Detroit plans to cut 1,000 jobs by early next year to help deal with the city's budget crisis and avoid the possibility of a state-appointed emergency financial manager, Mayor Dave Bing announced Friday.
The mayor's office said that departments will identify their number of layoffs starting the week of Dec. 5 and layoff notices will be issued starting the week of Jan. 21. The administration said the cuts, which represent 9 percent of the city's workforce of about 11,000 employees, will save about $14 million this fiscal year.
"Solving our cash crisis requires a combination of concessions and tough cuts," Bing said. "Layoffs will be strategic. We will limit the impact on residents, protecting core services like police and fire protection as much as we can.
"Our fiscal crisis will require everyone to share in the sacrifice. We need support from our residents to help push our unions, businesses, vendors and elected officials to enact the common-sense changes we need."
Al Garrett, president of the American Federation of State, County and Municipal Employees Council 25 in Michigan, said unions haven't been notified so he doesn't yet know who it will affect. But he doesn't think the layoffs are good for the residents or the 3,500 city workers AFSCME represents.
"We understand there is a fiscal crisis," he said. "We want to work with the city of Detroit to the extent we can, but to lay off at the same time they're asking for these Draconian cuts is not helpful at all. ... Laying people off means further reductions in services."
On Wednesday, Bing said in a TV and radio address that the city faces a $45 million cash shortfall by the end of its fiscal year in June.
The mayor said the positions will be eliminated by Feb. 25. He said additional 2,000 positions have been eliminated since he took office in 2009. And he has outlined concessions needed from unions representing municipal employees, such as taking a 10 percent wage cut and making pension reforms, to save $40 million.
Bing also ordered an immediate hiring freeze for all civil service positions except the Detroit Water and Sewerage Department. He said the department was exempted because of court orders involving its operation.
Despite the financial crisis, Kirk Lewis, Bing's chief of staff, said the mayor does not plan to seek a state review of the city's finances. Michigan Gov. Rick Snyder said in a statement Wednesday after Bing's address that the state anticipated a request for the review, which is a step in the process that could lead to an appointment of an emergency financial manager by the state.

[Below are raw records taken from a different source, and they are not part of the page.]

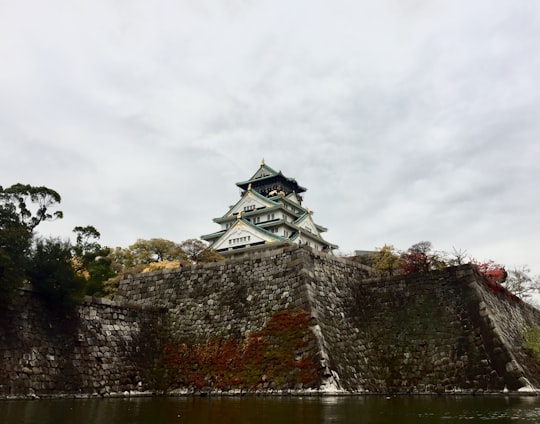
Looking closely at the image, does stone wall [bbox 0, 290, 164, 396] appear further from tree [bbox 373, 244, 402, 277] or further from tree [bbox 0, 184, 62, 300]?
tree [bbox 373, 244, 402, 277]

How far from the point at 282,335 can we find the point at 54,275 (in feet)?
24.4

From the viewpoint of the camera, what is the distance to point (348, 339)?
15.9m

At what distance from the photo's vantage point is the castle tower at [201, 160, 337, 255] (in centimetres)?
4606

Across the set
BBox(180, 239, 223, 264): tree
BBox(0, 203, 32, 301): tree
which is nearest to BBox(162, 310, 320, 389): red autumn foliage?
BBox(0, 203, 32, 301): tree

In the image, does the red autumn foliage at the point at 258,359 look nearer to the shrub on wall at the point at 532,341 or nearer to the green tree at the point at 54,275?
the green tree at the point at 54,275

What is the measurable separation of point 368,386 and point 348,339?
1711mm

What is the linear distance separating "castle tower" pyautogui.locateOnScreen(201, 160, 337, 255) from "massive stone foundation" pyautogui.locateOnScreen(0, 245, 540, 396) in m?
26.1

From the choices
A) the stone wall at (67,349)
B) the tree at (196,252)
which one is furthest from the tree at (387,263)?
the tree at (196,252)

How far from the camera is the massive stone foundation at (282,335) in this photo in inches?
531

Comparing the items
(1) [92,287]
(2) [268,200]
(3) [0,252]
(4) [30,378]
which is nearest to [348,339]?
(4) [30,378]

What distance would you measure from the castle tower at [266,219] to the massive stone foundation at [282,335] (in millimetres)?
26075

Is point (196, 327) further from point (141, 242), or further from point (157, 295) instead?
point (141, 242)

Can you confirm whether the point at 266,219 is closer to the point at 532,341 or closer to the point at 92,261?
the point at 92,261

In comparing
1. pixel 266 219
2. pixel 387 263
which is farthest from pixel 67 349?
pixel 266 219
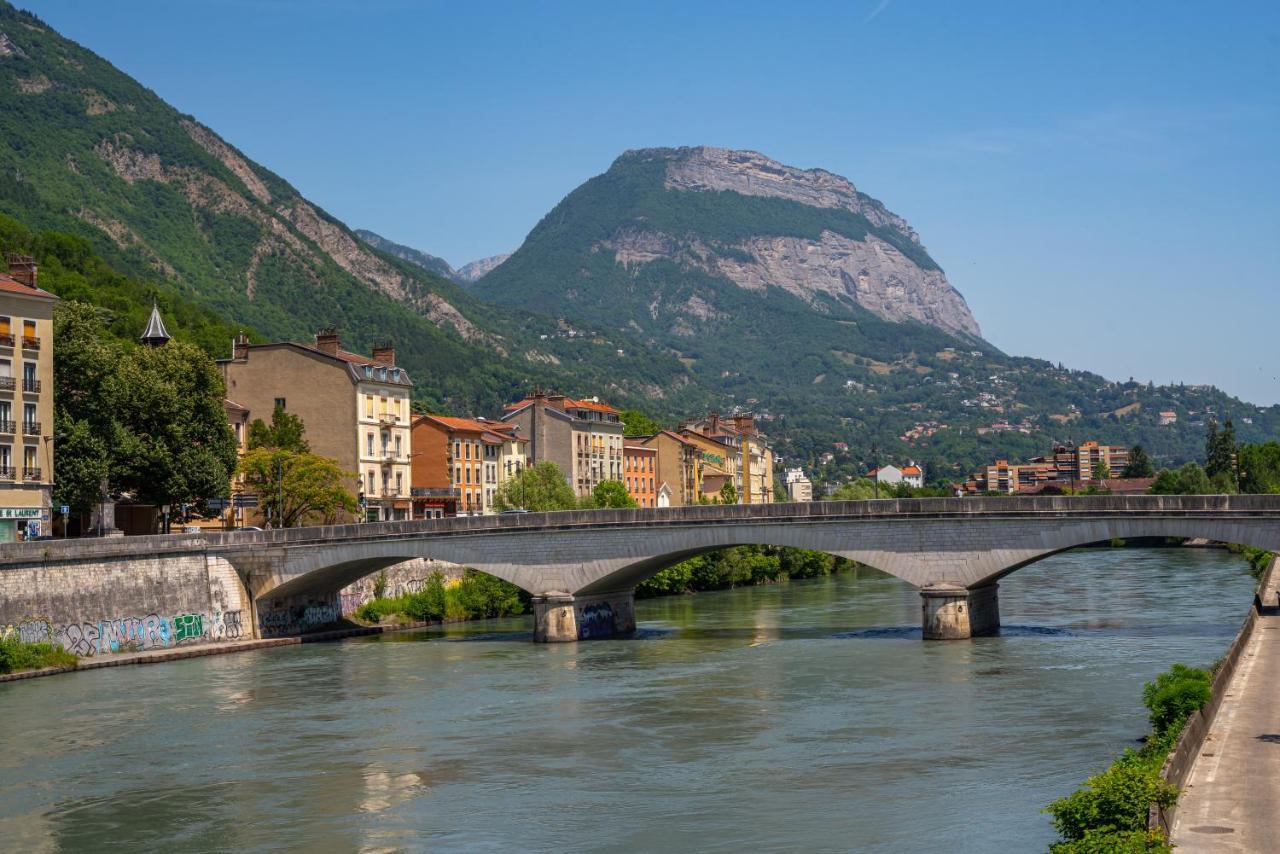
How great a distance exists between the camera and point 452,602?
86125mm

Snyder said Friday he appreciated that Bing laid bare the city's financial situation, which the governor called "severe." Snyder said he has "no desire to see an emergency manager in Detroit," but conversations continue between the city and state over financial matters including whether a state review should take place.
Garrett said his union doesn't favor the review or the appointment of a financial manager. He would like to see the state consider helping Detroit and other struggling cities by distributing what could amount to at least $285 million _ more money in taxes and fees than was previously expected in the fiscal year that ended Sept. 30.
The numbers aren't final, and there's no guarantee state fiscal analysts will decide there's any extra money. Still, if a surplus comes to pass, Garrett said it should not be kept in a rainy-day fund.
"They should acknowledge that it's raining all over the state, and we're in a hurricane in the city of Detroit," Garrett said.